Risk of fire can be greater in assisted living facilities and convalescent homes due to the high number of seniors and individuals with disabilities living in these types of facilities. In fact, the National Fire Protection Agency (NFPA) found that adults age 65 or older are twice as likely to be injured or killed in a fire.

Ensuring a safe facility that also meets the standards and regulations set by both the Centers for Medicare and Medicaid Services (CMS) and Georgia State Fire Marshal is critical to the safety and sustainability of assisted living facilities and convalescent homes.

Requirements for assisted living facilities/ convalescent homes

There are specific fire protection requirements for assisted living facilities, specifically those receiving Medicaid/Medicare funding. It is a requirement that these facilities must be in compliance with NFPA 101 Life Safety Code (LSC) and NFPA 99 Healthcare Facilities Code (HCFC) requirements.

An example of these specific standards would be NFPA 13, the standard for the installation of sprinkler systems. Under this standard, certain sized rooms are exempt from requiring sprinklers when designing the system. CMS states that for a facility to be considered fully sprinkled and fully in compliance, all areas within the occupancy shall be protected by sprinklers. All exemptions allowed in other standards like NFPA 13 do not apply.

## DATA SECTION
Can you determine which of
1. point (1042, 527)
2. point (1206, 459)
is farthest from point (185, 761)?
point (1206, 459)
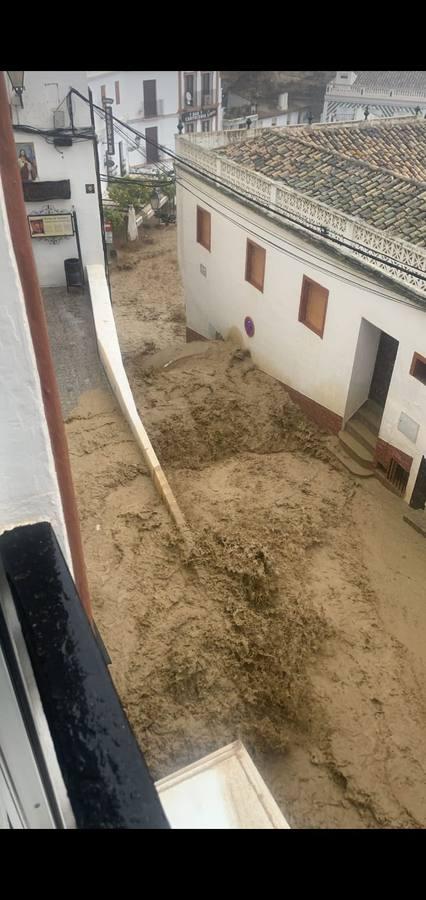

## QUESTIONS TO ANSWER
1. Using the fire-protection text, say whether each statement below agrees with it. (a) Adults age 65 or older are twice as likely to be injured or killed in a fire. (b) Facilities receiving Medicaid/Medicare funding need to comply only with NFPA 101. (c) According to CMS, the room exemptions that NFPA 13 allows still apply.
2. Write out the fire-protection text word for word from "Risk of fire" to "killed in a fire.".
3. Write what comes next in the fire-protection text after its final sentence.

## ANSWERS FOR THE TASKS
1.
(a) Yes: "adults age 65 or older are twice as likely to be injured or killed in a fire"
(b) No: "these facilities must be in compliance with NFPA 101 Life Safety Code (LSC) and NFPA 99 Healthcare Facilities Code (HCFC) requirements"
(c) No: "All exemptions allowed in other standards like NFPA 13 do not apply."

2.
Risk of fire can be greater in assisted living facilities and convalescent homes due to the high number of seniors and individuals with disabilities living in these types of facilities. In fact, the National Fire Protection Agency (NFPA) found that adults age 65 or older are twice as likely to be injured or killed in a fire.

3.
Life and safety requirements are the same for assisted living facilities and convalescent homes regardless of the type of facility. Building owners are primarily responsible for any incident that occurs, which is why it is crucial to have an adequate inspection program and compliance schedule.

Implications of using an inexperienced fire protection company

CMS oversees and regulates nursing homes within the Federal Government and approve all re-imbursement and issue payments for these facilities. This funding is given pending compliance with all their regulations. If an assisted living facility is not compliant, they risk:
• Fire Code citations
• Possibility of losing funding/receiving fund cut
• Federal/state officials take your license if facility fails to meet standards.

Using an inexperienced fire protection company could cost an assisted living facility their funding, or worse. It’s critical that the company has both experience and understanding of both state and federal regulations to ensure the safety and compliance of a facility.

Why trust Fire Systems, Inc.?

Our structure is set up to accommodate the scheduling and reporting required to maintain compliance. When deficiencies are found, our system quickly provides a solution and cost to correct them.

The state Fire Marshal is responsible for the enforcement and reports back to CMS with all findings. The Fire Marshall will then issue K-Tags when a facility is out of compliance. Missed inspections, sub-standard/outdated reports, and uncorrected deficiencies are common violations.
Our system is setup to help our clients avoid those costly oversights. K-Tags are a big deal. Funding is cut off from CMS if the infraction is not corrected, usually within 45 days from the time of issuance. Assisted living facilities/convalescent homes count on the CMS re-imbursement to cover their costs and make a profit.

Fire Systems has over 30 years’ experience working with CMS and the Georgia State Fire Marshal. We are also knowledgeable in frequency and the required life safety inspections for your facility.